■ **EXERCISE PROMPT**
Can you lay out every line of the listing below as a Markdown table with the columns "Row" and "Listing line," leaving out any blank lines?

──────────

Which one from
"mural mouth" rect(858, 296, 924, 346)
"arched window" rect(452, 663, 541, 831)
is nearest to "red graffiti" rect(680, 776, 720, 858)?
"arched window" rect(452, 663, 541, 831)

──────────

■ **REPLY**
| Row | Listing line |
|---|---|
| 1 | Which one from |
| 2 | "mural mouth" rect(858, 296, 924, 346) |
| 3 | "arched window" rect(452, 663, 541, 831) |
| 4 | is nearest to "red graffiti" rect(680, 776, 720, 858)? |
| 5 | "arched window" rect(452, 663, 541, 831) |